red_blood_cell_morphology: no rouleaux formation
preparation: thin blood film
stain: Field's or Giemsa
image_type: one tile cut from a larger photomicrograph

━━━━━━━━━━━━━━━━━━━━

_What is being asked_
Only the lines from the one containing "stain: Field's or Giemsa" to the end of the data should be printed, exactly as they stand.

_Written answer_
stain: Field's or Giemsa
image_type: one tile cut from a larger photomicrograph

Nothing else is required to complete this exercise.